Short task ▸
Your task is to return the span of lines beginning at the one with "In terms of distance from" and ending at the last line of the data, exactly as it stands.
═════ Recorded information ═════
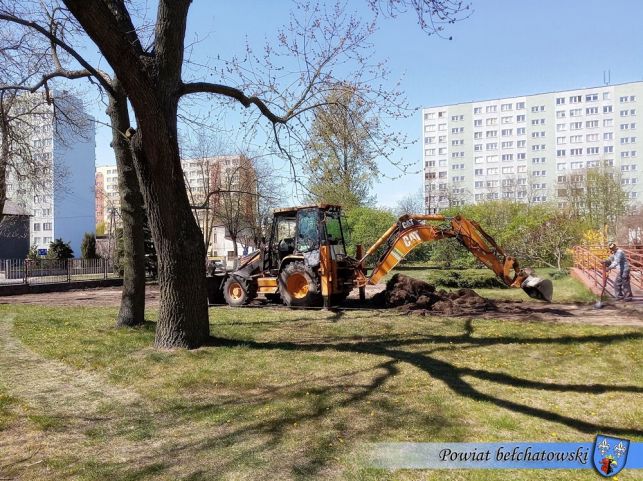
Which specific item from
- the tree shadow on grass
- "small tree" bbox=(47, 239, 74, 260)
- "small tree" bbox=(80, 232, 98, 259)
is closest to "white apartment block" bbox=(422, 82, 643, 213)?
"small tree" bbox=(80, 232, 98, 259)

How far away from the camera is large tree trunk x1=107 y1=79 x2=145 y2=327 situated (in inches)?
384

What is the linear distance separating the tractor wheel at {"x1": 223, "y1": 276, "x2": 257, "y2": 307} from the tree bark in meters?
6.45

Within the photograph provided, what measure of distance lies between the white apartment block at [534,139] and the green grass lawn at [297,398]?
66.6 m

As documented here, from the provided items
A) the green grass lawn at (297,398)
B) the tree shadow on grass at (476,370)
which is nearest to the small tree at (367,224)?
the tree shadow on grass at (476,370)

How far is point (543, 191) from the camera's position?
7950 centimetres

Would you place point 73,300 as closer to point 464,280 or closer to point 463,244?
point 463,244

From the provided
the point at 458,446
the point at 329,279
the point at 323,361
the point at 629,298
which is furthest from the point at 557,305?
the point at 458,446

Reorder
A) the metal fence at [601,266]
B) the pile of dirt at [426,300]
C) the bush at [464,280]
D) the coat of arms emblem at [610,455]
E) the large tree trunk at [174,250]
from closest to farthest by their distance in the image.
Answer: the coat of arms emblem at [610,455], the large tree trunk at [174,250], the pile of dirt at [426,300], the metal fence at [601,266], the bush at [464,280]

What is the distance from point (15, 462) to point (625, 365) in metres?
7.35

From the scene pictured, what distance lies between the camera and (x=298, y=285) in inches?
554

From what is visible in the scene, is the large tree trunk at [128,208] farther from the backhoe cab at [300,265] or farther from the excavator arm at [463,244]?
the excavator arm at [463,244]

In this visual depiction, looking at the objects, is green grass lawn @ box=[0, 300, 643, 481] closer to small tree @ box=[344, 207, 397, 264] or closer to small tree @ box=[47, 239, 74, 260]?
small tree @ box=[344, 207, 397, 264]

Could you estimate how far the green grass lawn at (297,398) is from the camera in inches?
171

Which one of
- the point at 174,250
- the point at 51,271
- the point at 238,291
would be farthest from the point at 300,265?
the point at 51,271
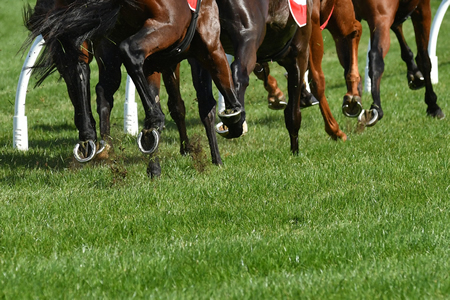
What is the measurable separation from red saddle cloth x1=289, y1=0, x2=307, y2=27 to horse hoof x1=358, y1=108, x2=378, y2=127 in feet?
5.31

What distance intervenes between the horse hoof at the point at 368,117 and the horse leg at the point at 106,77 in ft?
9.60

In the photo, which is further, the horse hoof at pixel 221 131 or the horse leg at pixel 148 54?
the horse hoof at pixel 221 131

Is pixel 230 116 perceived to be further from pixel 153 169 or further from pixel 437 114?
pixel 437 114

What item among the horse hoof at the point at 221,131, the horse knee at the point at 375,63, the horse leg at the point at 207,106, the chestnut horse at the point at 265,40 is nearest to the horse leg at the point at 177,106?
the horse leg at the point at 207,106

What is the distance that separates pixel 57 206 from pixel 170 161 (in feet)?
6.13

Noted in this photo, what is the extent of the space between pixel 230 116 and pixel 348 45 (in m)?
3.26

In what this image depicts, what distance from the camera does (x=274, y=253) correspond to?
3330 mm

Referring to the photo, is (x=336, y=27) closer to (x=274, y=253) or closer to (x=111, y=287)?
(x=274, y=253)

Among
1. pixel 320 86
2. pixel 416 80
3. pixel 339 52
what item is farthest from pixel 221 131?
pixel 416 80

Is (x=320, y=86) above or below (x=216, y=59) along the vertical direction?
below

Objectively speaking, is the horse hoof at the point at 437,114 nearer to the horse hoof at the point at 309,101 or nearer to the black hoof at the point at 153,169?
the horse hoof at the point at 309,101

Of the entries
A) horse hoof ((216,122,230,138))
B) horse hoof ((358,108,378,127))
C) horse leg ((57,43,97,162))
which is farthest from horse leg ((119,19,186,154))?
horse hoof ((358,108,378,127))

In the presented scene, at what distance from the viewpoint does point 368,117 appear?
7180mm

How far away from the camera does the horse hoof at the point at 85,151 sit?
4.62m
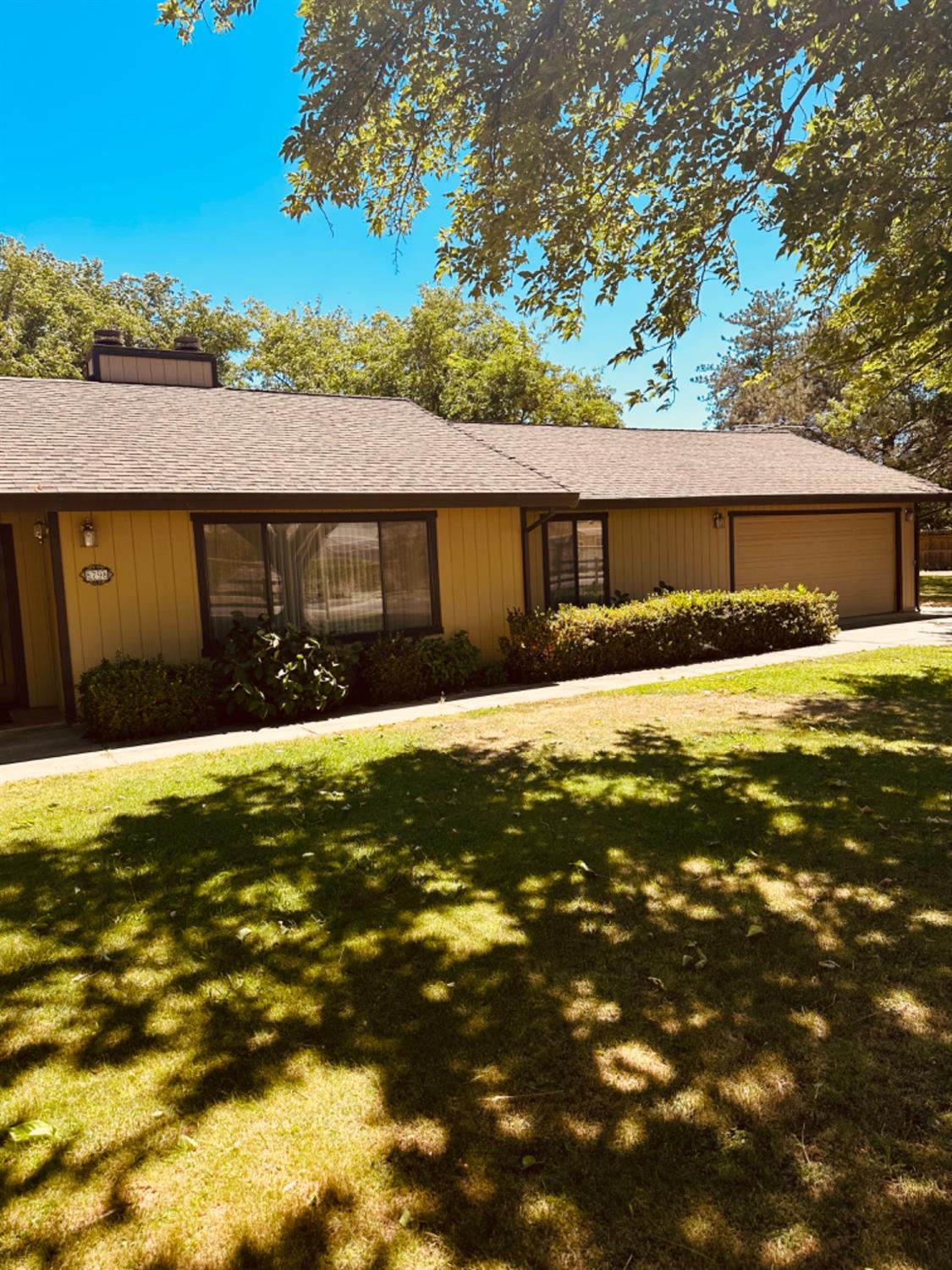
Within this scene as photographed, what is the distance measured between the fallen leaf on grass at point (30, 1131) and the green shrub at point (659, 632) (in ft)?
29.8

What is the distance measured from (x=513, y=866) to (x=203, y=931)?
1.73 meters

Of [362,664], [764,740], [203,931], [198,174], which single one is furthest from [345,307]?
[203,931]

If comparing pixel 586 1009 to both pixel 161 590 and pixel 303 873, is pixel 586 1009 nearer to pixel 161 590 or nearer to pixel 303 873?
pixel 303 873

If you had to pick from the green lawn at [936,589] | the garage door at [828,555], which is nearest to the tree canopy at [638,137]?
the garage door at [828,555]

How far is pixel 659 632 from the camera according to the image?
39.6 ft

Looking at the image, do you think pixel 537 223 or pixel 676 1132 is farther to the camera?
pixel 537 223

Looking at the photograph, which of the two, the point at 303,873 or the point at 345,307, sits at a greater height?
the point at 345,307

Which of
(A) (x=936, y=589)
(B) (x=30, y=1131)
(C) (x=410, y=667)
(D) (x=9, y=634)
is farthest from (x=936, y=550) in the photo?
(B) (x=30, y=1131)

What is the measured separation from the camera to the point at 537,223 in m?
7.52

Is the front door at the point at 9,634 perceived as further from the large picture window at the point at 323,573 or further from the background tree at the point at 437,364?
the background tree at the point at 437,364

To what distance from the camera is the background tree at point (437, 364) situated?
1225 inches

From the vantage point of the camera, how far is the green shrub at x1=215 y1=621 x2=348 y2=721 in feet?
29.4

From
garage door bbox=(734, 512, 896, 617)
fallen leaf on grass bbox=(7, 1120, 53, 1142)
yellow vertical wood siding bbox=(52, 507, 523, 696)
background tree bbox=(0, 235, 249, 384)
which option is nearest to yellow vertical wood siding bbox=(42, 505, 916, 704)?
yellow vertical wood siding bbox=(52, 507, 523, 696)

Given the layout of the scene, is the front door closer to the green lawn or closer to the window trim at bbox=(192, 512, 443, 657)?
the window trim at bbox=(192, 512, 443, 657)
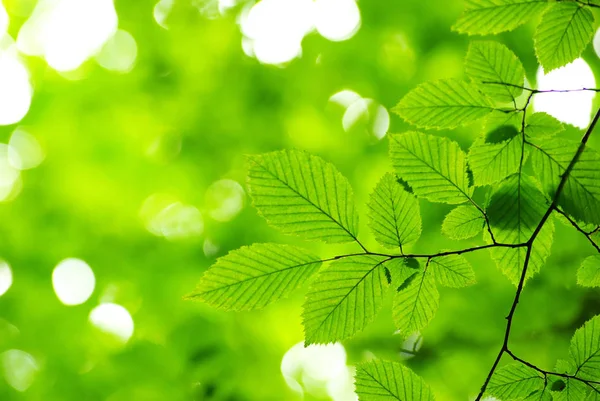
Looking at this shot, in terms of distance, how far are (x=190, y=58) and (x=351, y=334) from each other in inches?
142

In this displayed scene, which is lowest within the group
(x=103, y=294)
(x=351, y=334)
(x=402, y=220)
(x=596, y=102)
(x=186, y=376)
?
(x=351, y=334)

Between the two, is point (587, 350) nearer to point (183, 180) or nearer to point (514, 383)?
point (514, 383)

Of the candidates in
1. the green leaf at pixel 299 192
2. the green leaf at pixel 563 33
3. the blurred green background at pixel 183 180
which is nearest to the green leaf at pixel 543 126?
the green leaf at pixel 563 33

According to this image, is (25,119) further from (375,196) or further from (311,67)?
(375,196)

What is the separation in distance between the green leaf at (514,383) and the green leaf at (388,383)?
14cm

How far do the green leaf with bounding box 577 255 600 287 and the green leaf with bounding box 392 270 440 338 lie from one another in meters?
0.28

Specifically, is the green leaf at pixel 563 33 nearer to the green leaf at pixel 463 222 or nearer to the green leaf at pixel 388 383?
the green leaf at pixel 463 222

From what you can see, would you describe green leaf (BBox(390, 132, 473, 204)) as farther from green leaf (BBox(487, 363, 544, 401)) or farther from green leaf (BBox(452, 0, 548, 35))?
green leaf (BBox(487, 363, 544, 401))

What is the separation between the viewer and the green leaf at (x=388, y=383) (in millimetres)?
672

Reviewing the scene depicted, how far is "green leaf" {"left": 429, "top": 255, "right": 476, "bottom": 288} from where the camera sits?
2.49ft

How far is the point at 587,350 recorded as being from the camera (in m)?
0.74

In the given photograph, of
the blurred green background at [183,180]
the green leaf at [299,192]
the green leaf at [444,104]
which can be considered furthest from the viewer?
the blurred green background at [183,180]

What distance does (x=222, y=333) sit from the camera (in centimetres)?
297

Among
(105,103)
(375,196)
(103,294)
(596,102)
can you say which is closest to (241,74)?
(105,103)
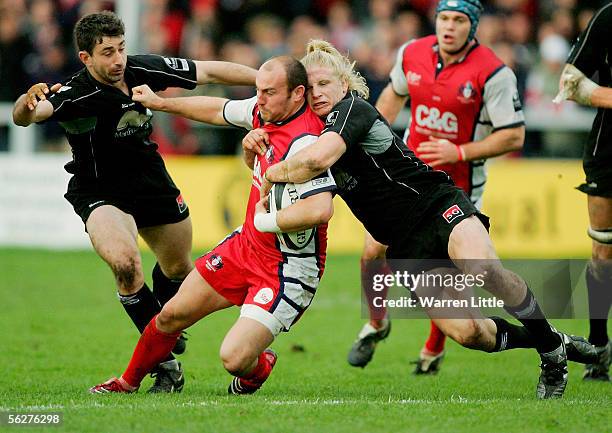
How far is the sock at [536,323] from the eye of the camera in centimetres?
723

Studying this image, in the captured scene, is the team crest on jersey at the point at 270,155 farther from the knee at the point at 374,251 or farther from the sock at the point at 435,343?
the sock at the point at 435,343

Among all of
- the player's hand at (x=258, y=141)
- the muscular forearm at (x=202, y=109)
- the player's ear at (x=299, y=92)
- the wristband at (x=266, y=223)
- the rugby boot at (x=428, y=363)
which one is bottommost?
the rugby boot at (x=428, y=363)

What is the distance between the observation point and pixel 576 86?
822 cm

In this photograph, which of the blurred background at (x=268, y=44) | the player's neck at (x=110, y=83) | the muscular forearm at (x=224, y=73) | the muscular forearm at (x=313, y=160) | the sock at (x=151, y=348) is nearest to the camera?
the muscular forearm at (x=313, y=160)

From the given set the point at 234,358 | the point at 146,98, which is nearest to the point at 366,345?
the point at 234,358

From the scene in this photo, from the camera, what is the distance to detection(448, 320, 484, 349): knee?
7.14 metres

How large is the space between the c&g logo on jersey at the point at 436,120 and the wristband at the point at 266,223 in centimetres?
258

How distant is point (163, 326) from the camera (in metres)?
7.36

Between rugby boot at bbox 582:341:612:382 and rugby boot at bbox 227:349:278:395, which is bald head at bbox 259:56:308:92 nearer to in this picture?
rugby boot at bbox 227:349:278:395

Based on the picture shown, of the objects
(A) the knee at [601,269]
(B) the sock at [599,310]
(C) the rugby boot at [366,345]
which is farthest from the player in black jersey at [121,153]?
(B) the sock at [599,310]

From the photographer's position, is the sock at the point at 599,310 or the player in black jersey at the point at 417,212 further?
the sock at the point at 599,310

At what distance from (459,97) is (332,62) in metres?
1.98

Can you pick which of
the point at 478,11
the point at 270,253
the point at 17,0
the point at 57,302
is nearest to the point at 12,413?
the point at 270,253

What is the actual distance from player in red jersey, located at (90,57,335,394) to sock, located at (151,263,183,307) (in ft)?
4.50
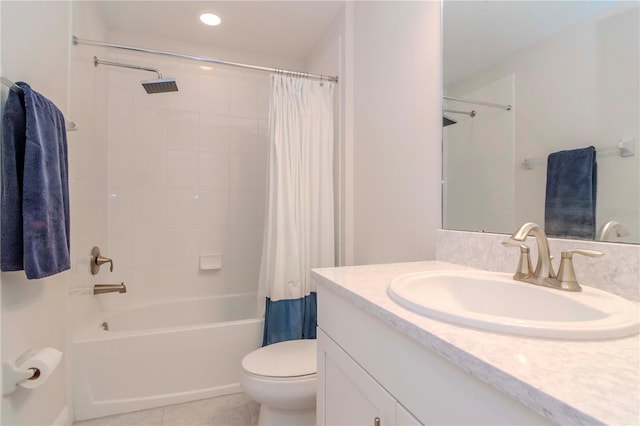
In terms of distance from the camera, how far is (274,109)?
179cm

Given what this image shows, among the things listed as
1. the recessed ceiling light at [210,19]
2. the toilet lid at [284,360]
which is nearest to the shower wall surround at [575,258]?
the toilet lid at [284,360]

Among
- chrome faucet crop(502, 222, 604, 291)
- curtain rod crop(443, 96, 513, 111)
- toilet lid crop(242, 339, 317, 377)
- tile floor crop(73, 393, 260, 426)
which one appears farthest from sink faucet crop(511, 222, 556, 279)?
═════
Answer to the problem ▸
In terms of distance from the camera, how far is (274,109)?
179cm

Given what this image shows, among the things listed as
1. the recessed ceiling light at [210,19]
2. the toilet lid at [284,360]
which is nearest to the shower wall surround at [575,258]?
the toilet lid at [284,360]

Among
- chrome faucet crop(502, 222, 604, 291)
- curtain rod crop(443, 96, 513, 111)
- toilet lid crop(242, 339, 317, 377)
- tile floor crop(73, 393, 260, 426)
which one appears farthest from sink faucet crop(511, 222, 556, 279)?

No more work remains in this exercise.